As soon as the EIA reported its weekly crude and product inventory numbers, which broke a 34-year record for the highest level of weekly crude inventories (502.7 million barrels), the U.S. benchmark (WTI) front-month contract slipped about 3 percent to $29.80/bbl on the NYMEX. The EIA reported a substantially larger than expected build in crude inventories of 7.8 million barrels, as well as a rise in gasoline stocks of 5.9 million barrels. Despite 12% lower weekly demand for distillates (which includes diesel and heating oil), distillate inventories decreased for the week ending January 29th by 0.8 million barrels (but remain at the upper end of the average range).
As refiners enter a seasonal maintenance period, it is not surprising to see that the overall U.S. refining utilization dropped week/week from 87.4 percent to 86.6 percent. It is interesting to note, however, that the Midwest Region (PADD 2) had an increase in its refining utilization rate from 97.2 percent to 97.4 percent, week over week. At the same time, Cushing, OK crude inventories (located in PADD 2 and the delivery point for the WTI contract) rose by 800,000 barrels. Imports into PADD 2 rose week/week and were 93,000 barrels higher than the same period last year, which can explain the rise in the Midwest refining rate (indicating increased crude demand), yet the increase to stocks at Cushing. The EIA also reported that U.S. crude production remained flat week/week at 9.2 million b/d.

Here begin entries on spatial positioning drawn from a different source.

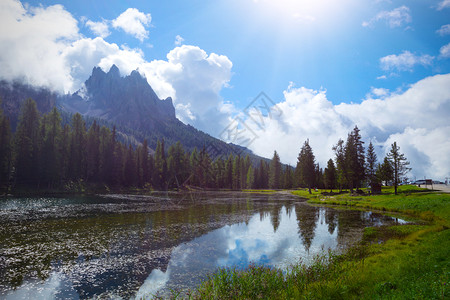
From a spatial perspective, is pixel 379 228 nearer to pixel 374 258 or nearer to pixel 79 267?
pixel 374 258

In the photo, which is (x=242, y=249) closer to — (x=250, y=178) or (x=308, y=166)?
(x=308, y=166)

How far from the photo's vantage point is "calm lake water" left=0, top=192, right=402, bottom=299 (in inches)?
491

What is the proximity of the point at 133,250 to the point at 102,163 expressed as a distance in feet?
295

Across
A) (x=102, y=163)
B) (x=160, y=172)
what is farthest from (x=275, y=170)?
(x=102, y=163)

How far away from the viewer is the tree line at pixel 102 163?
232 ft

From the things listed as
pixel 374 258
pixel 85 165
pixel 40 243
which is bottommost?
pixel 40 243

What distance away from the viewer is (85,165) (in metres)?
90.4

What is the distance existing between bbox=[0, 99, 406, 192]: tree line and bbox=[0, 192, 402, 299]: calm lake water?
165 feet

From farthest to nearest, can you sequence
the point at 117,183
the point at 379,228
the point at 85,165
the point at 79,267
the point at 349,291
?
1. the point at 117,183
2. the point at 85,165
3. the point at 379,228
4. the point at 79,267
5. the point at 349,291

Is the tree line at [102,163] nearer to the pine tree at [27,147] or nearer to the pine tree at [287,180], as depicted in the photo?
the pine tree at [27,147]

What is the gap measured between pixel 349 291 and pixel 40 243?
73.8 feet

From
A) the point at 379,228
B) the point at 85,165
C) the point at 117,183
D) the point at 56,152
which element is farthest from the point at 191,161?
the point at 379,228

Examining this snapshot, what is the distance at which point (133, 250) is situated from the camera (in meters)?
18.5

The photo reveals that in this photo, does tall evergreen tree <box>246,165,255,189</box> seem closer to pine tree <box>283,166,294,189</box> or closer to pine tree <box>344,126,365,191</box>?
pine tree <box>283,166,294,189</box>
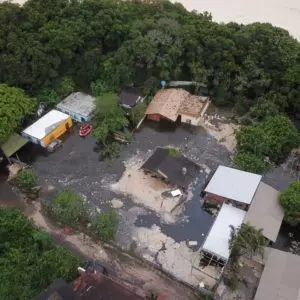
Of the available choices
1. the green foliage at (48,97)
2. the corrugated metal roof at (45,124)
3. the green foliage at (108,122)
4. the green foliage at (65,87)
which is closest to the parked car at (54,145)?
the corrugated metal roof at (45,124)

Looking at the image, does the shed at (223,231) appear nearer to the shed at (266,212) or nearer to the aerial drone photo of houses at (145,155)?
the aerial drone photo of houses at (145,155)

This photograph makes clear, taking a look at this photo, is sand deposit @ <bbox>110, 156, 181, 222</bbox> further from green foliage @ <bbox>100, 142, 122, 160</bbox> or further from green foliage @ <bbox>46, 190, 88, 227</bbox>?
green foliage @ <bbox>46, 190, 88, 227</bbox>

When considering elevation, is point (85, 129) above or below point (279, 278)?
above

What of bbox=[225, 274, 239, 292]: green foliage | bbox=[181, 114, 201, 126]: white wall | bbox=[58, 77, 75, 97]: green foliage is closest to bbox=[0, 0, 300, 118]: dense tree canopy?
bbox=[58, 77, 75, 97]: green foliage

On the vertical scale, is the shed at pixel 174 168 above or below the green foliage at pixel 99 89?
below

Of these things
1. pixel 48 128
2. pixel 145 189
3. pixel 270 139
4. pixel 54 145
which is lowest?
pixel 145 189

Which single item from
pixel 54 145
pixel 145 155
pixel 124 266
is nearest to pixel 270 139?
pixel 145 155

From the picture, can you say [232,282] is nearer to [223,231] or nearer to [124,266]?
[223,231]
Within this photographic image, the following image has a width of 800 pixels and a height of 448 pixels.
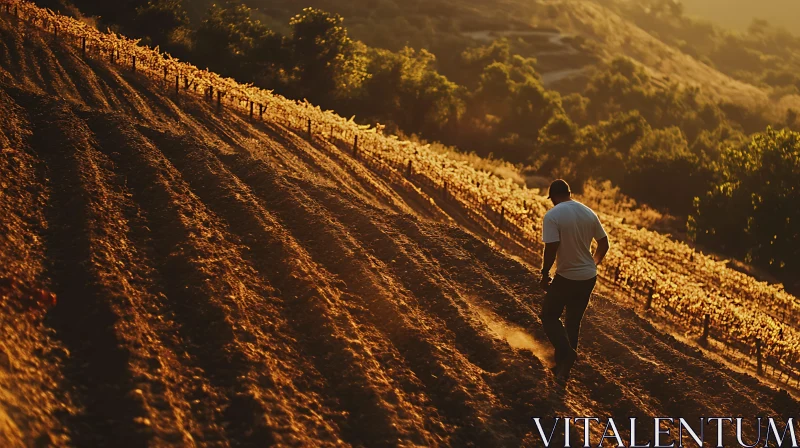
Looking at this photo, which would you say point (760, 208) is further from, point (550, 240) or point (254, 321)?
point (254, 321)

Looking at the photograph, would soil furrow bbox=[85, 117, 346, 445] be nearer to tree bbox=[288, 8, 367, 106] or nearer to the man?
the man

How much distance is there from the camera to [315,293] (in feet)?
29.1

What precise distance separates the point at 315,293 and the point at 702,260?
26541 mm

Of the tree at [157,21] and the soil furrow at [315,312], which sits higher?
the tree at [157,21]

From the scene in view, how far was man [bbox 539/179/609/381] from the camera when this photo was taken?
7.84 meters

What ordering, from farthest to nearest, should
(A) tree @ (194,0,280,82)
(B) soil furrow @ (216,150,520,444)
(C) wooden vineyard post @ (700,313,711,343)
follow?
(A) tree @ (194,0,280,82) < (C) wooden vineyard post @ (700,313,711,343) < (B) soil furrow @ (216,150,520,444)

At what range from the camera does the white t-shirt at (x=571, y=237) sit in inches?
308

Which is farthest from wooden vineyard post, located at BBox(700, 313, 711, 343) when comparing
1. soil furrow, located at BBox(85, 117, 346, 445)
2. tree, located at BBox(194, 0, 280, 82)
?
tree, located at BBox(194, 0, 280, 82)

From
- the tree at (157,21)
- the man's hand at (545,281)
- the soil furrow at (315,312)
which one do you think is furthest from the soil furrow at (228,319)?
the tree at (157,21)

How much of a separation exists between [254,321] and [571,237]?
3629 millimetres

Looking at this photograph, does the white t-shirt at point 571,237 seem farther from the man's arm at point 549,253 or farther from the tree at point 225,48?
the tree at point 225,48

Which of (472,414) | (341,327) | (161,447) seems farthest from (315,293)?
(161,447)

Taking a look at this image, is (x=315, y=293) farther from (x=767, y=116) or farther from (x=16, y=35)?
(x=767, y=116)

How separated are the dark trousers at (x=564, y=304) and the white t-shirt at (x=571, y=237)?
10cm
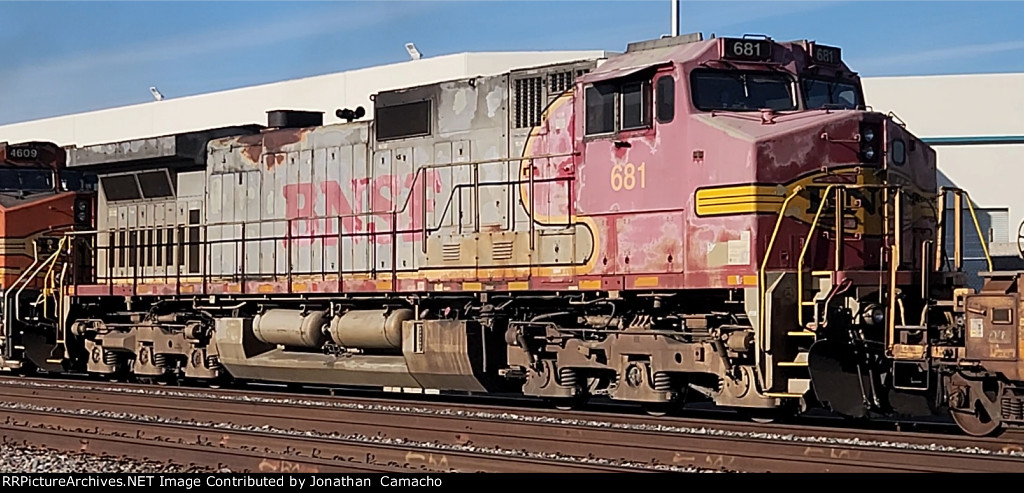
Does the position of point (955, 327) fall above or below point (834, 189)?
below

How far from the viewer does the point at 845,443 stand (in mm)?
8781

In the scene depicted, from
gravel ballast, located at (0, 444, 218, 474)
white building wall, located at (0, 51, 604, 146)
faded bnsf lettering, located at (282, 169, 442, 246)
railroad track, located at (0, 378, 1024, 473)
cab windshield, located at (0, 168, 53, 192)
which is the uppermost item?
white building wall, located at (0, 51, 604, 146)

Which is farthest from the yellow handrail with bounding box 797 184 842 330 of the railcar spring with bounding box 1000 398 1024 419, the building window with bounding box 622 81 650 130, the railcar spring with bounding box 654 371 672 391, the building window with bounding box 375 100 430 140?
the building window with bounding box 375 100 430 140

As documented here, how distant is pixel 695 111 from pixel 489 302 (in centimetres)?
279

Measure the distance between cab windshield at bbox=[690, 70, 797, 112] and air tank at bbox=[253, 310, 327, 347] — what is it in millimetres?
4988

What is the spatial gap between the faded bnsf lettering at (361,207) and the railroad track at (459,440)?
5.70 ft

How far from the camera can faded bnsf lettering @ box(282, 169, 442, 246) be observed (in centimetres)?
1259

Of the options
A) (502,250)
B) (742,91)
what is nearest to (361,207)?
(502,250)

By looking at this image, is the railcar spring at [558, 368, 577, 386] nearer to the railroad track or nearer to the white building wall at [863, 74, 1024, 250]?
the railroad track

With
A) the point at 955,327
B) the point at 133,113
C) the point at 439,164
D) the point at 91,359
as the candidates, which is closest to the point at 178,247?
the point at 91,359

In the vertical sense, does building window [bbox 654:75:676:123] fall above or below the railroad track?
above

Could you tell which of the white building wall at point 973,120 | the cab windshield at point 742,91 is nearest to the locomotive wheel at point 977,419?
the cab windshield at point 742,91
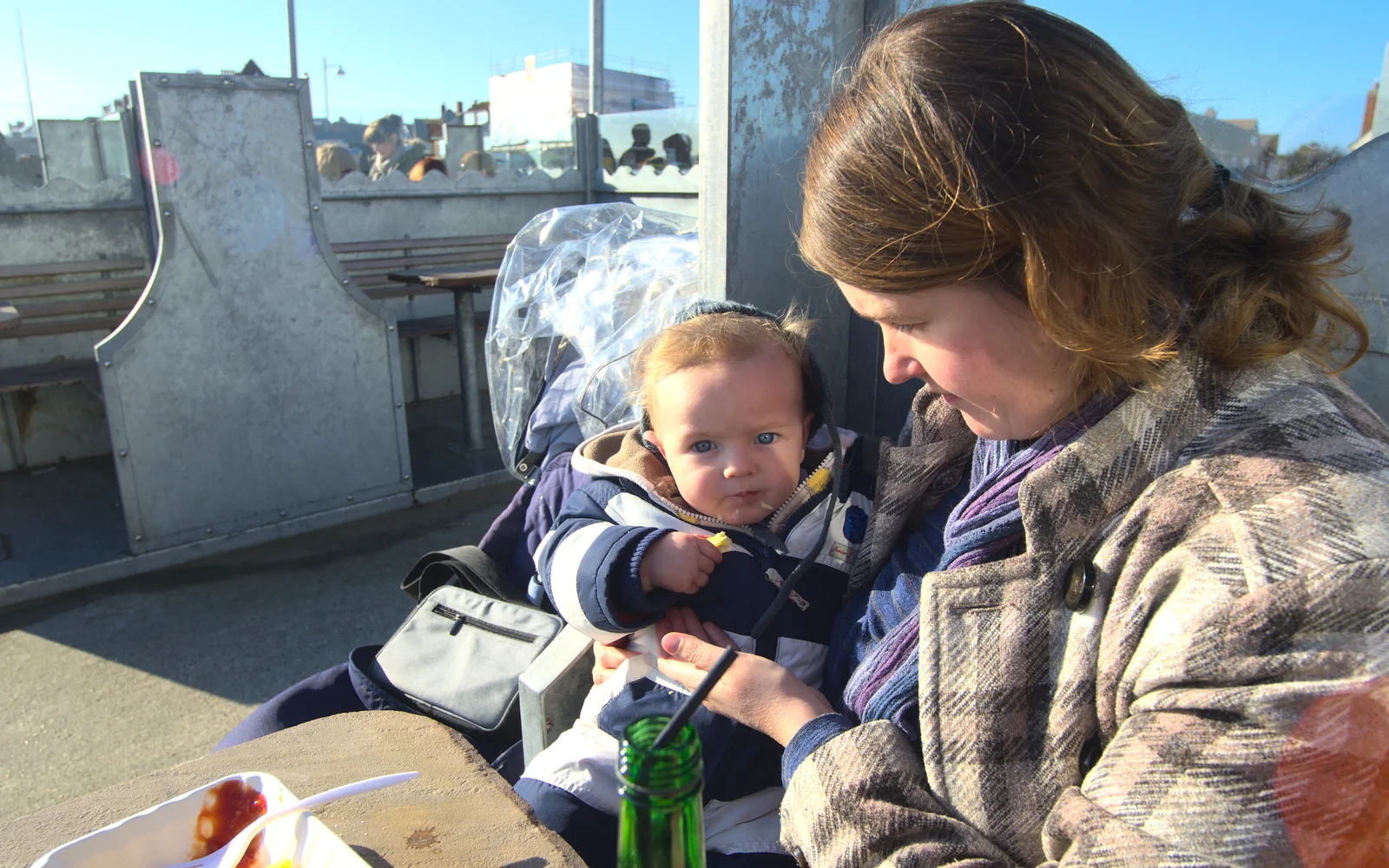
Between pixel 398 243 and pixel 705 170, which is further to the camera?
pixel 398 243

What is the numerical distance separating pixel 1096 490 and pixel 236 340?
12.6 ft

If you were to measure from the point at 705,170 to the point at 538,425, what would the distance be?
0.85m

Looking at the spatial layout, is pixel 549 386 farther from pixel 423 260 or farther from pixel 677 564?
pixel 423 260

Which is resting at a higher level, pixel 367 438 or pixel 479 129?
pixel 479 129

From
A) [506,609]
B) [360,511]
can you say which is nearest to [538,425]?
[506,609]

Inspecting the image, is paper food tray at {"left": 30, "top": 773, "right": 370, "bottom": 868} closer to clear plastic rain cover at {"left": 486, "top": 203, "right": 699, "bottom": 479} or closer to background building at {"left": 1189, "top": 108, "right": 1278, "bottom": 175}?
clear plastic rain cover at {"left": 486, "top": 203, "right": 699, "bottom": 479}

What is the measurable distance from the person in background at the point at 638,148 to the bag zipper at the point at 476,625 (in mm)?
5699

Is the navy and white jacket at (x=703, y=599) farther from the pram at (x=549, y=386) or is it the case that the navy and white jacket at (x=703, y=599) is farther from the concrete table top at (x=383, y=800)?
the concrete table top at (x=383, y=800)

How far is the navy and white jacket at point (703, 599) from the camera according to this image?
1.53 meters

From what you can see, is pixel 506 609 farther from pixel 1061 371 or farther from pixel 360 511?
pixel 360 511

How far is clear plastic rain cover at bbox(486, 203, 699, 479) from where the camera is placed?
2541mm

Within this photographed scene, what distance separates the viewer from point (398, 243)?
642 cm

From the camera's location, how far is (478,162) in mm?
7207

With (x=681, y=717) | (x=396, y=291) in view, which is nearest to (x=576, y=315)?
(x=681, y=717)
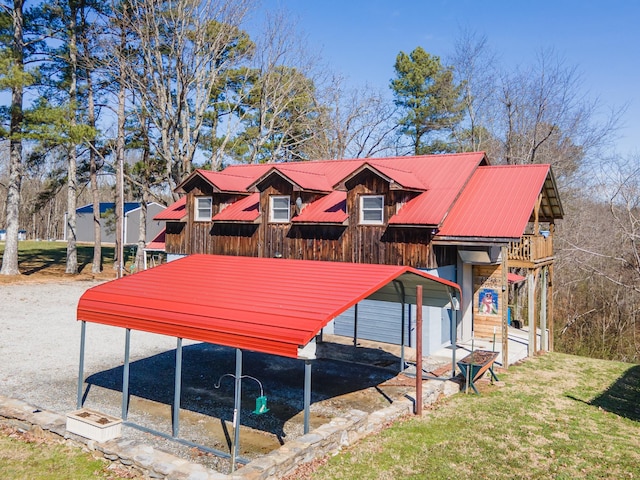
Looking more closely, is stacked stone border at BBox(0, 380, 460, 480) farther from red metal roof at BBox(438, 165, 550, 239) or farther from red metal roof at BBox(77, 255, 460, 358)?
red metal roof at BBox(438, 165, 550, 239)

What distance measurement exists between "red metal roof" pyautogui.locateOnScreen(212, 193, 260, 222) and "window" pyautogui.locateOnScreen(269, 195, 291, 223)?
0.64m

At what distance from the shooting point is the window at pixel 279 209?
65.6ft

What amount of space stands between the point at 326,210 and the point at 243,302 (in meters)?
9.72

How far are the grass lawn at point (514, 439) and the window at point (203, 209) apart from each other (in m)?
13.9

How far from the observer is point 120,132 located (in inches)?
1300

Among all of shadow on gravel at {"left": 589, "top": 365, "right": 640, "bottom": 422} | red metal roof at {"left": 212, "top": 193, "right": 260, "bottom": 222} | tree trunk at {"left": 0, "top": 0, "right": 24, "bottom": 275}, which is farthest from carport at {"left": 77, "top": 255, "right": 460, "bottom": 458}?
tree trunk at {"left": 0, "top": 0, "right": 24, "bottom": 275}

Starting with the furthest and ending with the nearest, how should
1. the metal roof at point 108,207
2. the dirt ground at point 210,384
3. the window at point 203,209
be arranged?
the metal roof at point 108,207 → the window at point 203,209 → the dirt ground at point 210,384

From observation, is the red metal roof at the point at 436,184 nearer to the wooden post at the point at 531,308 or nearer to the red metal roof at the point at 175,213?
the wooden post at the point at 531,308

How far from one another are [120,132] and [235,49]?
9.33m

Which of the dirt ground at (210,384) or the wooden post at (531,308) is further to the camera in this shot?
the wooden post at (531,308)

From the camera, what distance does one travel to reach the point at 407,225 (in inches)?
664

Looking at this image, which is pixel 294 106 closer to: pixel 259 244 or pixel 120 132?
pixel 120 132

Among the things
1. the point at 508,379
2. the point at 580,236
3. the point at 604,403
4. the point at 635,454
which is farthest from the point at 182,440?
the point at 580,236

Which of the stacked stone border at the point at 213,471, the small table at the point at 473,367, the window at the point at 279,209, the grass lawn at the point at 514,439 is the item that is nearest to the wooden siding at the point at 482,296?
the grass lawn at the point at 514,439
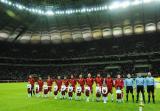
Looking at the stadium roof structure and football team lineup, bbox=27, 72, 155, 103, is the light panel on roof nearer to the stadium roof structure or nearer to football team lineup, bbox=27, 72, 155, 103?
the stadium roof structure

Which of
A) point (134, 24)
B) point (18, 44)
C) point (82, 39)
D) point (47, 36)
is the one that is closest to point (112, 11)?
point (134, 24)

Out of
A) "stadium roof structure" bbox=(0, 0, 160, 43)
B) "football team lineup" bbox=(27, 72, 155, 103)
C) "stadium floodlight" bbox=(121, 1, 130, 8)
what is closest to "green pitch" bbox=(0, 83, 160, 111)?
"football team lineup" bbox=(27, 72, 155, 103)

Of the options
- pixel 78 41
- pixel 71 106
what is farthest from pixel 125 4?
pixel 71 106

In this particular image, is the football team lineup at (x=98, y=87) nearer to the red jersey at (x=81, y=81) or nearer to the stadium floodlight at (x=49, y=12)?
the red jersey at (x=81, y=81)

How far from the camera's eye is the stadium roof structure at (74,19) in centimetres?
8012

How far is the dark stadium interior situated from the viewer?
272 ft

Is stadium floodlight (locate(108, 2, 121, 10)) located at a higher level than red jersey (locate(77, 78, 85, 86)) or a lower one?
higher

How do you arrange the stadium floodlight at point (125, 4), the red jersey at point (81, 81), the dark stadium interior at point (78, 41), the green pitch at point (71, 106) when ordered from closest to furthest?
the green pitch at point (71, 106), the red jersey at point (81, 81), the stadium floodlight at point (125, 4), the dark stadium interior at point (78, 41)

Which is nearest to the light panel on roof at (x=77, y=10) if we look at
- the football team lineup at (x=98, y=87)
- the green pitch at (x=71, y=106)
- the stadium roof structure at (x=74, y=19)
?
the stadium roof structure at (x=74, y=19)

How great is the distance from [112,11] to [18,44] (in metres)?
30.3

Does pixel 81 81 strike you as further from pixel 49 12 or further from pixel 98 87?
pixel 49 12

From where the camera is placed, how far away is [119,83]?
29.7 m

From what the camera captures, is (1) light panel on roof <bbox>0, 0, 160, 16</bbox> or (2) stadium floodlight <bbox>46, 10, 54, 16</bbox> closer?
(1) light panel on roof <bbox>0, 0, 160, 16</bbox>

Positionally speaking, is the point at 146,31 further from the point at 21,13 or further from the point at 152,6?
the point at 21,13
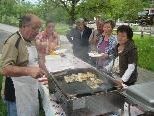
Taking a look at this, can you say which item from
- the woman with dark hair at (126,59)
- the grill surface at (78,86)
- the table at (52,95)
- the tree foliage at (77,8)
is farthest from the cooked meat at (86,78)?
the tree foliage at (77,8)

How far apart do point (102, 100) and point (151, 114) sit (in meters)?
0.84

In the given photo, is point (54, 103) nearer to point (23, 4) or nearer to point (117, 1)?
point (117, 1)

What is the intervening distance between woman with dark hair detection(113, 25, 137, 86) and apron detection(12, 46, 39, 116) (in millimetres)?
1023

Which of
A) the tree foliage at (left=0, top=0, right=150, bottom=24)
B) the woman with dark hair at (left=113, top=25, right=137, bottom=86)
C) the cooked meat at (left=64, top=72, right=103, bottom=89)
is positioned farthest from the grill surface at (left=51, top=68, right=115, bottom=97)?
the tree foliage at (left=0, top=0, right=150, bottom=24)

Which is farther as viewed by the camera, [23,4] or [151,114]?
[23,4]

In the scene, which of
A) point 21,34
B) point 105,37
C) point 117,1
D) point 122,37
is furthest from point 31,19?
point 117,1

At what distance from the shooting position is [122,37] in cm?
410

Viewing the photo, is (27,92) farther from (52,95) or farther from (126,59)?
(126,59)

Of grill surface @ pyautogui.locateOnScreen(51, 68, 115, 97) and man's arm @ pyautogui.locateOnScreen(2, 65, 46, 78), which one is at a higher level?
man's arm @ pyautogui.locateOnScreen(2, 65, 46, 78)

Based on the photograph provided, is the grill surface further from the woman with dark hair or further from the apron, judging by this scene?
the woman with dark hair

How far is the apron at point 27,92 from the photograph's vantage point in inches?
129

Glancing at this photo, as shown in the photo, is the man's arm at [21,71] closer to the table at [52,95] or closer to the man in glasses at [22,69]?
the man in glasses at [22,69]

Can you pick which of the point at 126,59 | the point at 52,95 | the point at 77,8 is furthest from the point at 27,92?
the point at 77,8

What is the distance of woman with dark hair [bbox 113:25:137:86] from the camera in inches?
150
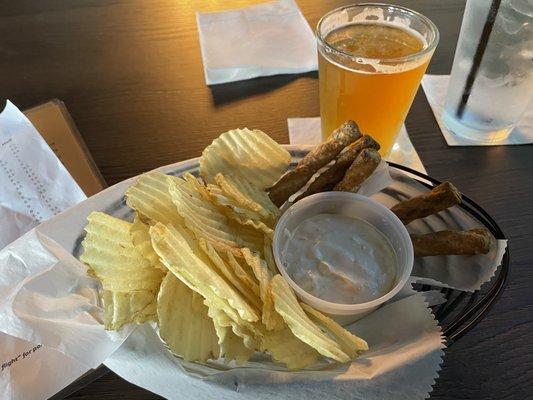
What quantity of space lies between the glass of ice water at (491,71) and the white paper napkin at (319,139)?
0.09m

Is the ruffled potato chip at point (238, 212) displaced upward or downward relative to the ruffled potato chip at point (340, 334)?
upward

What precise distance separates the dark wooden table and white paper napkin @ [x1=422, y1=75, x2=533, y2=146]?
0.05ft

Despite the extremely bearish fundamental picture borne out by the EIA data, oil made large gains on the day based mostly on the weaker dollar. The dollar index on the ICE fell 1.6 percent on market sentiment that the Fed would possibly delay or hold steady any near-term rate increases. The fall of the dollar followed the day's announcement from the Institute for Supply Management that non-manufacturing activity in the U.S. (representing 90 percent of the country’s economic activity) fell from 55.8 in December 2016 to 53.5 in January 2016.
On the NYMEX, the front-month WTI contract settled up 8 percent at $32.28/bbl, while the Brent front-month contract rose by about 7 percent on the ICE to $35.04/bbl.